留学生のテオ(チェ・ジョンヒョプ)とのもどかしい関係を続けていた侑里に対し、花岡は背中を押すようにこう言葉をかける。「一応言っとくけど、社内恋愛がダメってルールはないから」それを聞いて、動揺する侑里に花岡はさらにこう告げる。「誰でも気づく」。恥ずかしそうに花岡のほうを見ると、不意に目が合ってしまう。そして彼の心の声が聞こえてくる。

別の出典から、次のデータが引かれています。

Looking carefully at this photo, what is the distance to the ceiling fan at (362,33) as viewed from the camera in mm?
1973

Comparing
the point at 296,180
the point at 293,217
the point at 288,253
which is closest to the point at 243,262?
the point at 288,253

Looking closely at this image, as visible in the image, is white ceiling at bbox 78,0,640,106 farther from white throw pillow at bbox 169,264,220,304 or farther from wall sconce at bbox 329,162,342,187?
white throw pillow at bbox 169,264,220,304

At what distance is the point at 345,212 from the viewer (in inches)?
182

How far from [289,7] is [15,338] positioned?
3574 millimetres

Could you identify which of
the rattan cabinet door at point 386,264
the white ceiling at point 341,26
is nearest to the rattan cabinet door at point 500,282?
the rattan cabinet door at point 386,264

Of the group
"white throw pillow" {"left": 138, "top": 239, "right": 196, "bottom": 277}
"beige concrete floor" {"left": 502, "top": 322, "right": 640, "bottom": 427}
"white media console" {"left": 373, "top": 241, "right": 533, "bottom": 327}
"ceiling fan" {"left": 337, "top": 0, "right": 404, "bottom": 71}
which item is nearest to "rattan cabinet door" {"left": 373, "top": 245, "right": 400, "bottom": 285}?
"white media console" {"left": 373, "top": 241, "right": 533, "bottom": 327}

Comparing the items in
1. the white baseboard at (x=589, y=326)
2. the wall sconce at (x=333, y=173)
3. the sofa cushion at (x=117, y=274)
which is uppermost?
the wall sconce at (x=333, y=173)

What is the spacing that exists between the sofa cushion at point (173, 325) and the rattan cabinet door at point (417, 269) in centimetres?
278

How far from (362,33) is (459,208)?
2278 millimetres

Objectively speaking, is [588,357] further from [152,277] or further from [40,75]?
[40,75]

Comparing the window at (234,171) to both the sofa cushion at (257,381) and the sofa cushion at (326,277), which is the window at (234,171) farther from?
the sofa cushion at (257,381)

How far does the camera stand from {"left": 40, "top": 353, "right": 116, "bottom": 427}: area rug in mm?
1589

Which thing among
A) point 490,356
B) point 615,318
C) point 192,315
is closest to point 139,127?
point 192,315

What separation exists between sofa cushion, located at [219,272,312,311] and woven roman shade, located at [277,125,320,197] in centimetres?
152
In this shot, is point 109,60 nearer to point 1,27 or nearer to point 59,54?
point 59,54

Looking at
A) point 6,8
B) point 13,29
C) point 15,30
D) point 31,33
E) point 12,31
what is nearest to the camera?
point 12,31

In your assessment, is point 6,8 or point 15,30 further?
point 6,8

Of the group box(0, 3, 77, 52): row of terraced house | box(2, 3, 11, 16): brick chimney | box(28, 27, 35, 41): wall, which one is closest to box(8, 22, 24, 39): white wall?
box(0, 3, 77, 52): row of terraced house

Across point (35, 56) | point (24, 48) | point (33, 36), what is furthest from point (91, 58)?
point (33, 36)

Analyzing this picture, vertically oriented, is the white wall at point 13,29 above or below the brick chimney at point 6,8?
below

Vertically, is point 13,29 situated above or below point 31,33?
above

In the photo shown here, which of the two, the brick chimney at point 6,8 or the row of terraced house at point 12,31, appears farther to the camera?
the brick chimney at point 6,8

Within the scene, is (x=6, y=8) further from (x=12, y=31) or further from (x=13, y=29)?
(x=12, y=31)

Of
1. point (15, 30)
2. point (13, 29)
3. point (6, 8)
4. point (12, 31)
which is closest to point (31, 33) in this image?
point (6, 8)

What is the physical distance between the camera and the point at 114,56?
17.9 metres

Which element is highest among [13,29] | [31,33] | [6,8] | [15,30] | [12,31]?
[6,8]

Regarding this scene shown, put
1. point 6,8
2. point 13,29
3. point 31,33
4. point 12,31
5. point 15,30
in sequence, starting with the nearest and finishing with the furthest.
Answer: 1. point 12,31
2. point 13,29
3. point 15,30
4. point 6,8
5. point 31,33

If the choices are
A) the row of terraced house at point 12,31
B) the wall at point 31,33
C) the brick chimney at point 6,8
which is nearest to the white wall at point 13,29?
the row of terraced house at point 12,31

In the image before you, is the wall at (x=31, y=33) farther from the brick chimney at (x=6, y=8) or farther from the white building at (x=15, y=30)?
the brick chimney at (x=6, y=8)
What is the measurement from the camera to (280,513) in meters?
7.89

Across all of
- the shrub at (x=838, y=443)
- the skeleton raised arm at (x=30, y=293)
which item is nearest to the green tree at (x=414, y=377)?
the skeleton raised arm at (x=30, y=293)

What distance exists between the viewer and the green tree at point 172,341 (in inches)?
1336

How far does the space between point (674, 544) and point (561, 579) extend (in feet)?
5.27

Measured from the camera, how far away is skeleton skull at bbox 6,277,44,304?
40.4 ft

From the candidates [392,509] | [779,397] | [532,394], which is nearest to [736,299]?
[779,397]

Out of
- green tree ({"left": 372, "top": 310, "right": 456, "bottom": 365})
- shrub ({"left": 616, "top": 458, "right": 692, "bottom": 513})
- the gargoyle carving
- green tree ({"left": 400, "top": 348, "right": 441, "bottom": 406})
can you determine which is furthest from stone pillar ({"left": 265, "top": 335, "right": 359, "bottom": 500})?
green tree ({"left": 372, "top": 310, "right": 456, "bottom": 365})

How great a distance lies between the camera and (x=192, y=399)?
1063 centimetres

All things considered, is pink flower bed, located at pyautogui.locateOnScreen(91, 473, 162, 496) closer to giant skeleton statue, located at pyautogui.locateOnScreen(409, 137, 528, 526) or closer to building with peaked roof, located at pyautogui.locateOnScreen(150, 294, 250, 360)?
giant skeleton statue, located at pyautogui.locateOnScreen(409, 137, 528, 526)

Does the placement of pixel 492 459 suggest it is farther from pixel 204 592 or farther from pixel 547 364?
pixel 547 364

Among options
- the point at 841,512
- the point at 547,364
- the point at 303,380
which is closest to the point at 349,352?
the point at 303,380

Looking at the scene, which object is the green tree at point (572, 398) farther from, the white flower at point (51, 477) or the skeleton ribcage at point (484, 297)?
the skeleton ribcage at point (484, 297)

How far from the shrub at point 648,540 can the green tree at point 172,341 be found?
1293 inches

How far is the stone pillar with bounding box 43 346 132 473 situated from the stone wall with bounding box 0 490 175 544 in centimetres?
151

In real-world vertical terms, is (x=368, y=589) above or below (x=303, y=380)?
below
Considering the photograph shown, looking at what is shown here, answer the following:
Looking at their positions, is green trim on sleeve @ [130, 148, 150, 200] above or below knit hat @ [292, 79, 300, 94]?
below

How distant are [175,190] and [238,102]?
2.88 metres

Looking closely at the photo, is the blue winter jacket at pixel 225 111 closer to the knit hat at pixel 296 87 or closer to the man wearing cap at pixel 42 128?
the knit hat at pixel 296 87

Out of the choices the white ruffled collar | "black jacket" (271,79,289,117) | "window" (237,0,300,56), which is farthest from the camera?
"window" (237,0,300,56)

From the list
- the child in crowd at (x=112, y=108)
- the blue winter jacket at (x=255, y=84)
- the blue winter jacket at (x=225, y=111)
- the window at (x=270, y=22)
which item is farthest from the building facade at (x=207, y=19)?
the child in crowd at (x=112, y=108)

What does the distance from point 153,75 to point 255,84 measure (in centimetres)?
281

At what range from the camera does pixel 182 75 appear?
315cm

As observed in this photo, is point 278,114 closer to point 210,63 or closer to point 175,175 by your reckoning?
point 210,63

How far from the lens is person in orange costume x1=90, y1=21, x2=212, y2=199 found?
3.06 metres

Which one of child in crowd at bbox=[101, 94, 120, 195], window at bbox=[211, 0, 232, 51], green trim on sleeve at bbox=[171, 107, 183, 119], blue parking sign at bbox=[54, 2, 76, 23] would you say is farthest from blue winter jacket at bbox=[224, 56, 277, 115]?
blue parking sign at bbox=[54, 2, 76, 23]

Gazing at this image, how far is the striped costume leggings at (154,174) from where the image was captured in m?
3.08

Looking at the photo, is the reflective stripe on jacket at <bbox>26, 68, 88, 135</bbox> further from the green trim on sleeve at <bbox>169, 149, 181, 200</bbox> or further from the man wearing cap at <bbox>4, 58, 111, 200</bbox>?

「俺はもういい、これでいい。これでいいんだ。ずっと好きだった」
こんな悲しい結末が未だかつてあっただろうか。他の当て馬は皆どんな形でも一応「告白」だけはできていたのに、花岡はそれさえ許されない。それなのに、好きだという気持ちだけは相手に全て伝わってしまう。
近年の恋愛ドラマ史上、最も残酷で最も美しい当て馬の姿がここにはあった。
以上、「扱いがいつも不憫だけど 愛すべき当て馬俳優5選」とさせていただいたが、これほどまで視聴者の心に残るキャラクターを生み出している彼らはもはや当て馬などではない、立派な主役馬だ。
【関連記事】
ドラマ史上最高の“当て馬俳優”は? 不憫で愛すべき二番手の男(1)
ドラマ史上最高の“当て馬俳優”は? 不憫で愛すべき二番手の男(2)
ドラマ史上最高の“当て馬俳優”は? 不憫で愛すべき二番手の男(全紹介)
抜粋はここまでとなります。